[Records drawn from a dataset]
[Start of Attachment]

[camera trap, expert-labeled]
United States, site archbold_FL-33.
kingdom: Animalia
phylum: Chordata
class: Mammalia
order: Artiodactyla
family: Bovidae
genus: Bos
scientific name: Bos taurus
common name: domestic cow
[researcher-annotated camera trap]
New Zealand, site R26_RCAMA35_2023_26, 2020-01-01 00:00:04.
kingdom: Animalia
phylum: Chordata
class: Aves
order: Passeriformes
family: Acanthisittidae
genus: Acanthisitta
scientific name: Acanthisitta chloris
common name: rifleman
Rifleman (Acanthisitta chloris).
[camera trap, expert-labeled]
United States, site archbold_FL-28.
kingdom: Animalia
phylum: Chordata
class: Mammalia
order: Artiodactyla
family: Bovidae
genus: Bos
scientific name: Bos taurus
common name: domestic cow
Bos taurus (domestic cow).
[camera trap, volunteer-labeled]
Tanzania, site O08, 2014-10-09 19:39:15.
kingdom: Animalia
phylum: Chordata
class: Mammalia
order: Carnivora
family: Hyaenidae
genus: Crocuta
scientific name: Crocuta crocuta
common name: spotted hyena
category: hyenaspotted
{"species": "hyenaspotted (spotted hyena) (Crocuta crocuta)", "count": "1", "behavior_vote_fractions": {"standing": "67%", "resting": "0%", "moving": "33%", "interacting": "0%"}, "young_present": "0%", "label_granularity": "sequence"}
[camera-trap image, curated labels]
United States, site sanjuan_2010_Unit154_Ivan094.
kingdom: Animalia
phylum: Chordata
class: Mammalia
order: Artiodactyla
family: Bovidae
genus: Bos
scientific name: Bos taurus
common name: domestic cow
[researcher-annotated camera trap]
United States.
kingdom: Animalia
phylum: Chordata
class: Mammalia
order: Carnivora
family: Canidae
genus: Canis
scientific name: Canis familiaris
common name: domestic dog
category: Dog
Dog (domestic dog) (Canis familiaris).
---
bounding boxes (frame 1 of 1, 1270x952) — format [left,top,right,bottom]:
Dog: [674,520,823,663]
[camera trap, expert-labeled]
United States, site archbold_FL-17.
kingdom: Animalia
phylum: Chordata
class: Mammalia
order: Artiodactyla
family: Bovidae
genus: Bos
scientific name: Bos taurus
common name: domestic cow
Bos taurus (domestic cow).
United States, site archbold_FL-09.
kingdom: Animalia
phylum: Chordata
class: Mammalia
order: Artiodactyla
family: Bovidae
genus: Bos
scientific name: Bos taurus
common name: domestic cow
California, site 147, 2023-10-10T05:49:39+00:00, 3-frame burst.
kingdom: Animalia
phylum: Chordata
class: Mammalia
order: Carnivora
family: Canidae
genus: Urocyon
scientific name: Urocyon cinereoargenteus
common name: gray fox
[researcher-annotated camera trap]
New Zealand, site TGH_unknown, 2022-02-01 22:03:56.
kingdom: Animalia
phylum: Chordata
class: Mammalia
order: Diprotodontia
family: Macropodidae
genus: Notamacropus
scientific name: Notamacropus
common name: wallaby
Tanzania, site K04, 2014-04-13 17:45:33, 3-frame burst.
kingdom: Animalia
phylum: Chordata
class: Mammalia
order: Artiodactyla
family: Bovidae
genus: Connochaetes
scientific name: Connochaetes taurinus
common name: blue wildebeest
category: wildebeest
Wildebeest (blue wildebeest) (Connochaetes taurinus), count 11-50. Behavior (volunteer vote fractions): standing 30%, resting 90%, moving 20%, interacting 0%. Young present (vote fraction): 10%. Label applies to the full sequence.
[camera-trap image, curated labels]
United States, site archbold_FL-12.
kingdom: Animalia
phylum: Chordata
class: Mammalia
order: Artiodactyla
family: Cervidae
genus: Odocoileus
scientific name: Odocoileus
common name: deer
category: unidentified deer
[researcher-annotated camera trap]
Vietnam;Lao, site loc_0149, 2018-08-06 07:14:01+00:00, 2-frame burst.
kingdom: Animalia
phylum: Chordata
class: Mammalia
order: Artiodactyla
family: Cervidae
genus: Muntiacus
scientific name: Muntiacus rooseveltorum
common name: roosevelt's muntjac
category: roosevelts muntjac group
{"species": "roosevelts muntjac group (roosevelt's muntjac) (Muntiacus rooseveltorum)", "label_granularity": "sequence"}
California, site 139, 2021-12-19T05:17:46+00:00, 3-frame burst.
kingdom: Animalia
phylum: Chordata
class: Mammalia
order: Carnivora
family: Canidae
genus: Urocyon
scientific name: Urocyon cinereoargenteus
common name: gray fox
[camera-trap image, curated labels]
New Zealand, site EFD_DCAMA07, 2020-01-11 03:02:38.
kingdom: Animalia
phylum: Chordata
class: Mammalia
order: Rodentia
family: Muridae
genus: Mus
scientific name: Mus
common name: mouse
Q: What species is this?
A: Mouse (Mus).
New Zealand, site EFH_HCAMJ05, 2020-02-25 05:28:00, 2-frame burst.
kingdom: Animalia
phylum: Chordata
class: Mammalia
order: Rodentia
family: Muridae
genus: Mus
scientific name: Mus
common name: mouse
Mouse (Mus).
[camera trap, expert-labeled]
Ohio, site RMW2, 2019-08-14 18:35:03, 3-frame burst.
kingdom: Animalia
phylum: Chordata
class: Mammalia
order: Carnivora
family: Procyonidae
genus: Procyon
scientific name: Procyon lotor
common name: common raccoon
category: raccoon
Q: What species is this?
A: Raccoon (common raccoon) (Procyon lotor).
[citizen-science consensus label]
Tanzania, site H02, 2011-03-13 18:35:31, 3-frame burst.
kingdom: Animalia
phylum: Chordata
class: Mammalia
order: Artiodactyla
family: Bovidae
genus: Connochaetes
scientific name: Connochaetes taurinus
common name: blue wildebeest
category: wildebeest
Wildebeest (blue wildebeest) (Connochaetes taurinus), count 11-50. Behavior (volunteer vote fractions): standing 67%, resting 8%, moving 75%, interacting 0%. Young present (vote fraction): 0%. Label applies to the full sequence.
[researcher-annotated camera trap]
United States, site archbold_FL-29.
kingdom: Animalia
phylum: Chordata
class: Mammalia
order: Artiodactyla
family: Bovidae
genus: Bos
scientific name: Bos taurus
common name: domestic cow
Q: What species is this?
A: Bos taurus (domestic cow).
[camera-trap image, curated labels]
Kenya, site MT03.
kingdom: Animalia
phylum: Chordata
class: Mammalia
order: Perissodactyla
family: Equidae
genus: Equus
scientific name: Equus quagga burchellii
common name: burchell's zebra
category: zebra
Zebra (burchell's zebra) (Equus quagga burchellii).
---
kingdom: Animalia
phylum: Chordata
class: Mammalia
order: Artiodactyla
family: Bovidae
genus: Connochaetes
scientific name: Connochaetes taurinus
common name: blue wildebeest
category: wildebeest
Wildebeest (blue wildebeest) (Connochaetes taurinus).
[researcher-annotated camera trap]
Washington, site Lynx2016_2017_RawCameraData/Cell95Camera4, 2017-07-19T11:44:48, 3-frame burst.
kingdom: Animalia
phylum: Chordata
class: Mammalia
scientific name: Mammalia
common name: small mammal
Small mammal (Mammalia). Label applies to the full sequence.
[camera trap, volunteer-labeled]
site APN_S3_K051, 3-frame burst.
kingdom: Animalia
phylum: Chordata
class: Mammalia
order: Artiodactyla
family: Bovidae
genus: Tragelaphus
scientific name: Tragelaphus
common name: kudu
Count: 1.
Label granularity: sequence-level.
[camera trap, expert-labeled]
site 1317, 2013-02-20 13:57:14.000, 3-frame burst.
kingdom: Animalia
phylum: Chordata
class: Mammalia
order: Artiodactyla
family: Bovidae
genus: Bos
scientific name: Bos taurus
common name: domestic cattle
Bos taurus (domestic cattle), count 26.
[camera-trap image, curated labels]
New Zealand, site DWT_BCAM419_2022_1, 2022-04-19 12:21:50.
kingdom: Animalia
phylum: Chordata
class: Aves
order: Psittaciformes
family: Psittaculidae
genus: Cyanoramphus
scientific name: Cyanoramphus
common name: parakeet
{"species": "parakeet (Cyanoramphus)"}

[End of Attachment]

### Task description
Reproduce exactly the stretch of lines that starts at the one containing "genus: Tragelaphus" and ends with the final line of the data, including both ends and nothing more.

### Reply to the exercise
genus: Tragelaphus
scientific name: Tragelaphus
common name: kudu
Count: 1.
Label granularity: sequence-level.
[camera trap, expert-labeled]
site 1317, 2013-02-20 13:57:14.000, 3-frame burst.
kingdom: Animalia
phylum: Chordata
class: Mammalia
order: Artiodactyla
family: Bovidae
genus: Bos
scientific name: Bos taurus
common name: domestic cattle
Bos taurus (domestic cattle), count 26.
[camera-trap image, curated labels]
New Zealand, site DWT_BCAM419_2022_1, 2022-04-19 12:21:50.
kingdom: Animalia
phylum: Chordata
class: Aves
order: Psittaciformes
family: Psittaculidae
genus: Cyanoramphus
scientific name: Cyanoramphus
common name: parakeet
{"species": "parakeet (Cyanoramphus)"}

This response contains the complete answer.